Musings Of The Past

Color Coded Feelings

Learning how to uncomplicated emotions

There was a time, in the last decade, when I was doing EMDR (eye movement desensitization and reprocessing) therapy. We started with some simple drawing of my feelings, my inner picture of myself. We quickly realized that my perceptions of many feelings were seriously skewed.

The therapist came up with pages of emotion words. She gave me 5 colored crayons. Red for Angry, Yellow for Positive, Black for Negative, Blue for Scared, and Purple for anything else. I was to underline each emotion word with the feeling it provoked in me.

So, I did my very best. I thought about each word, and what it provoked inside me. I was surprised I could identify and acknowledge the Angry words. Happy was a tiny tentative list. Beyond that, the problem quickly became clear. Most of the words didn’t exactly fit into any of the categories. Purple was getting bigger and bigger.

We talked and did some more drawings. Then, I tackled the list again. This time, I could use as many colors as I felt for each word. Now I started accessing my genuine emotions. Most of the words that, technically, are positive held a strong helping of shame or guilt for me. Words like agreeable, honest, comforting, honorable, devoted, empathetic, and moral. Similar words also made me angry.

After journaling and drawing on my own and weeks of processing during our sessions, it all made sense. The superlative characteristics that I had identified as shameful (and there were over a page of them) were part of the persona I had created to keep me safe. I did not, could not, believe any of that goodness really belonged to me.

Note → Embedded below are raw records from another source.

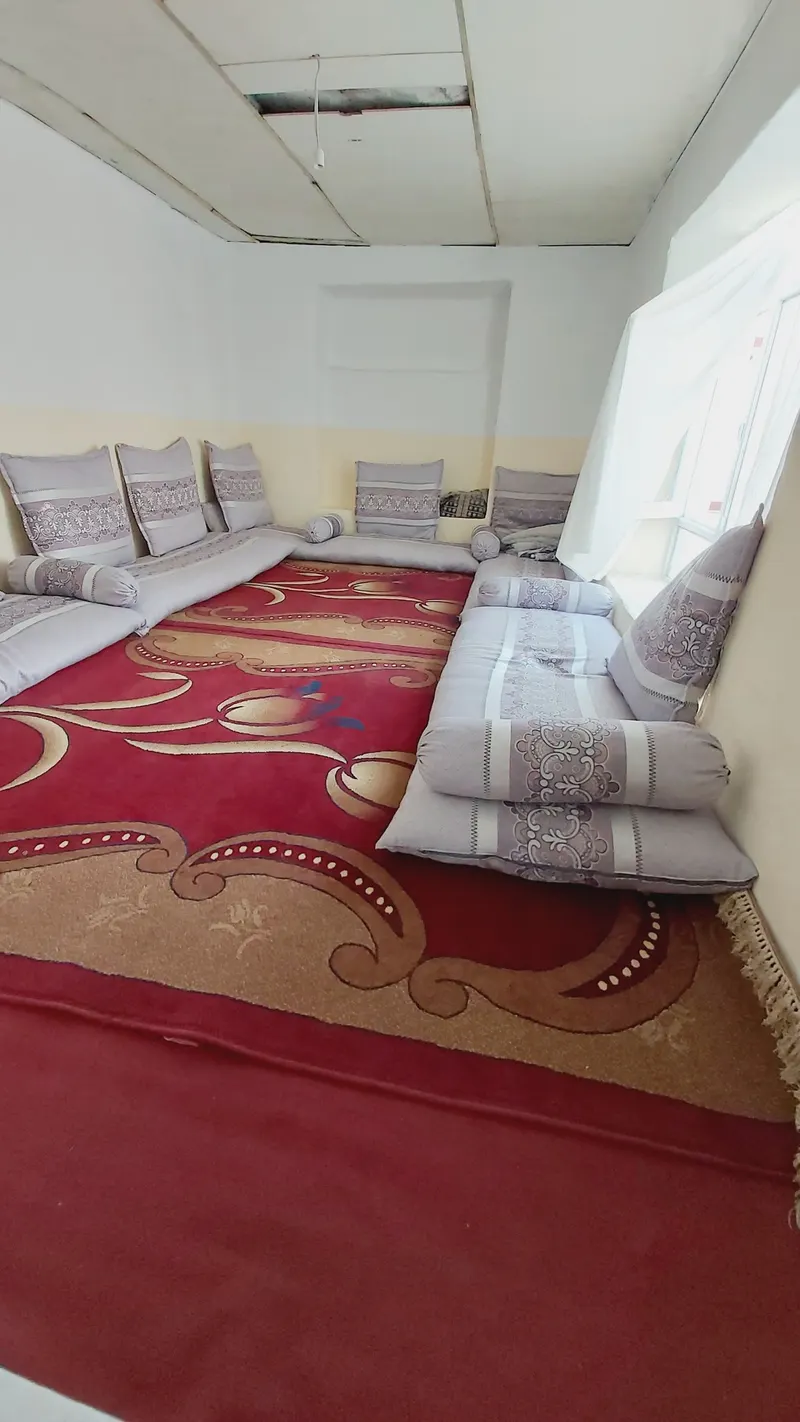 خانه برای فروش، 4 اتاق، 260 m²، چهار قلعه وزیرآباد، ناحیه 10، کابل (4)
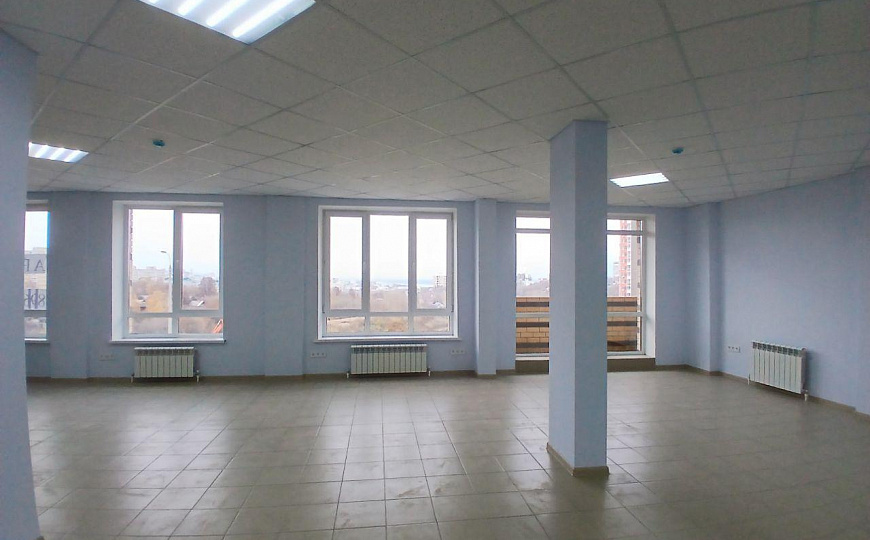 Помещение под офис фото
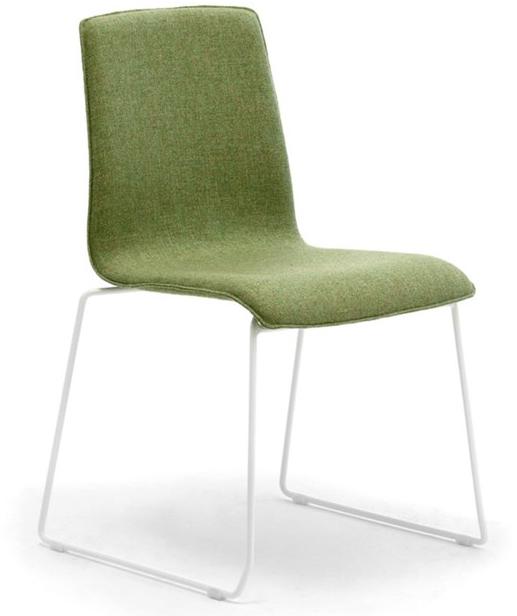 Leyform Съемное кресло-санки из ткани с огнестойкой набивкой Zerosedici sun-id-1408382 - Вид №2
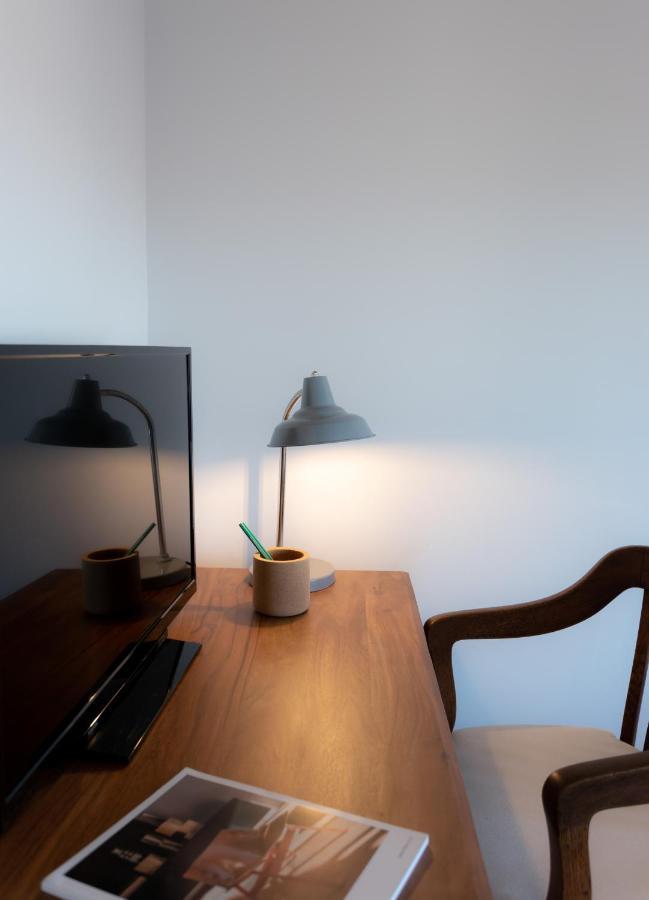 Columbano - Boutique Ensuites, Cokitchen & Parking Maison d'hôtes Lisboa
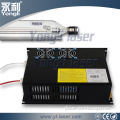 Yongli 150w CO2 laser tube for laser machine glass tube co2 150w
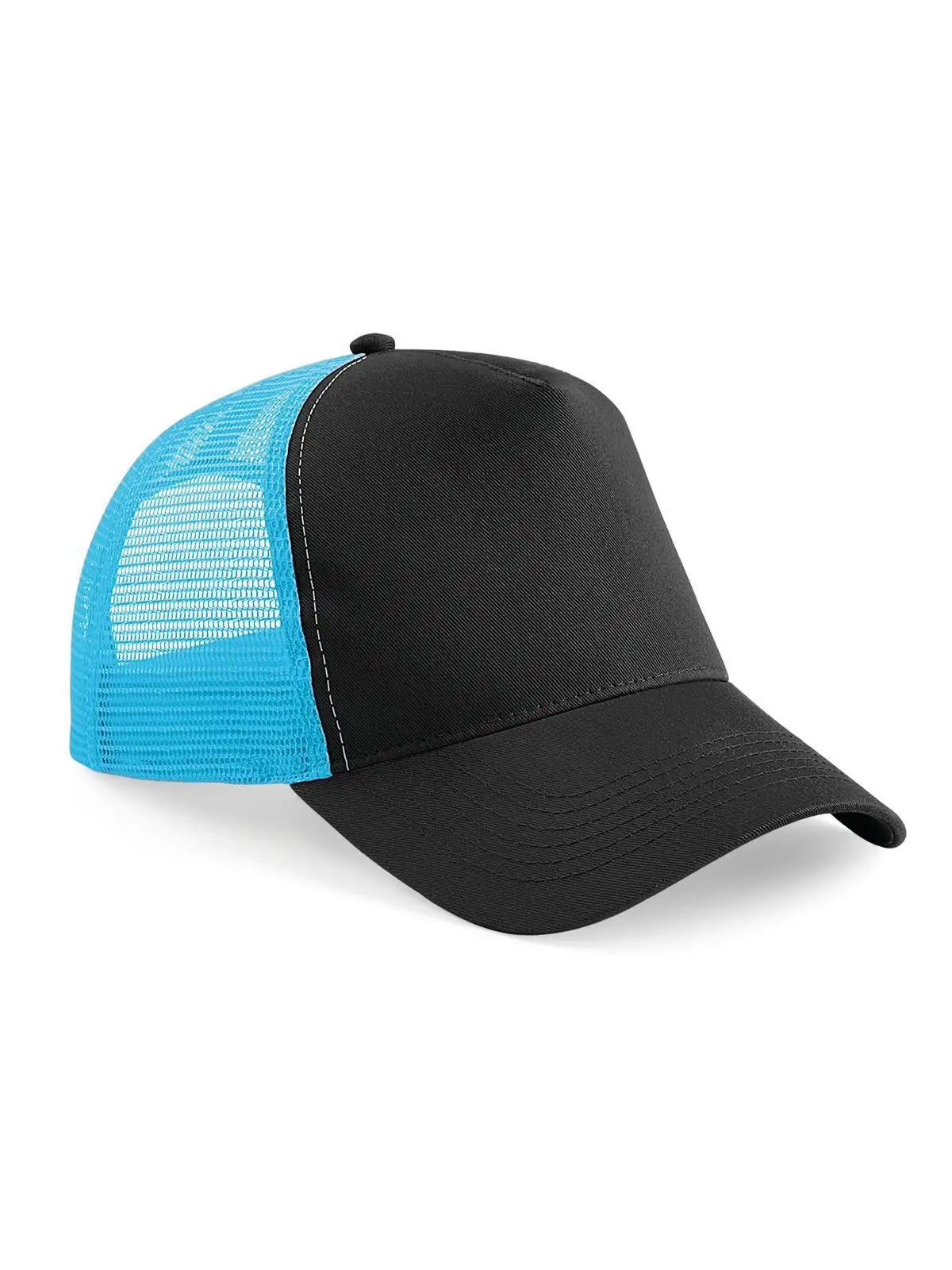 Snapback Trucker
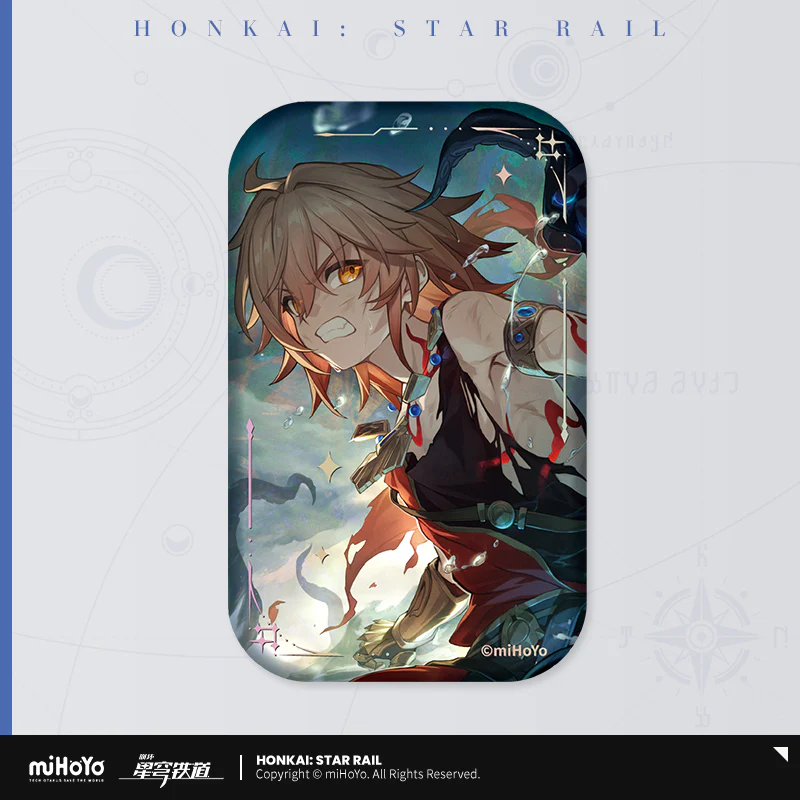 Honkai: Star Rail - Light Cone Series Badge - Image 92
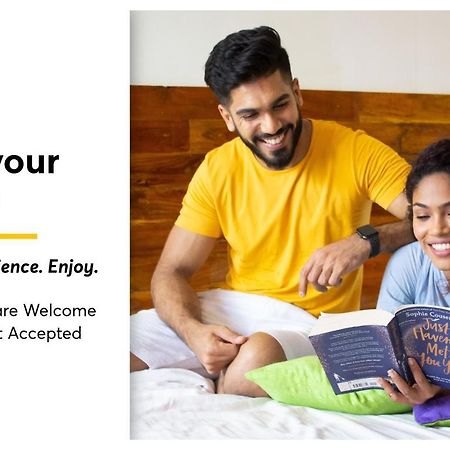 Itsy By Treebo - Utsav Inn Indore Zewnętrze zdjęcie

That was a problem. One of my core issues, and it needed to be resolved. That perfect little girl had always felt like a deception. It was a costume that I put on.

Because I had pieced that construct together with bits and pieces of the people I knew and wished I could be like, I understood it on the outside. I could copy the things they did. But I had no access to how it felt inside. I believed everyone else was naturally so much better than I was.

I didn’t see their struggles or doubts. It was all so hard for me. No one ever explained it has hard for them, too. Until I met Elizabeth.

Elizabeth was a woman from church. She nurtured and cared about me. More than anything, she let me in. We would go visiting with three other sisters from church every month. It was a lot of driving. Which gave Elizabeth and me plenty of time to talk.

Elizabeth was the woman most women in the church wanted to be. She was good, and kind, and always available if someone needed her. She was such an exemplary mother to her 4 very normal, engaging, and all-around exceptional children.

In our conversations, she shared just how hard that could be, sometimes. She pulled back the curtain, so to speak, and allowed me to see that on the inside she had all the insecurities, doubts, annoyances, and even pettiness that I did.

It was a decision. It was work. Just like for me. Could it be that I really wasn’t a total enigma? Was it possible that happiness might be possible for me, too?

Once I understood the contortions, the hoops I had forced my little girl emotions through, I could feel the emotions in a more normalized way. Finally, I was ready to try the EMDR again.

The whole point of EMDR is that it lowers the emotional intensity of your memories. That way, you can process any trauma without re-traumatizing yourself. It isn’t necessary to talk through it.

We worked hard to bring out the memories about my father. Then my therapist told me she was leaving for a new position. She was leaving in 4 weeks.

It was a feverish dash for me. I was determined that for our least session, I would let go of the pain that my father had gifted me. I was scared. But I was ready.

But my therapist broke her foot. Her supervisor called me to tell me there would be no last session. I was crushed, though I didn’t tell anyone. Not even Joan (my primary therapist, who I had continued to see on alternating weeks throughout my time there).

At first, I thought she would call me to say goodbye. I had made a photo book for her, dog pictures I thought would remind her of our time together. Perhaps Joan could bring it to her.

But the time never came. I was deeply hurt. Too hurt to tell anyone. That book sat on my passenger side floor, getting covered with food bits and dirty, until, ultimately, it got wet when I left the window open.
It unceremoniously got dumped. Rather like me.

I wish we had had more time together. There were other memories I could have explored. Just reducing the heightened emotional response around my father’s behaviors was huge. It opened the door to other memories, in a much safer way.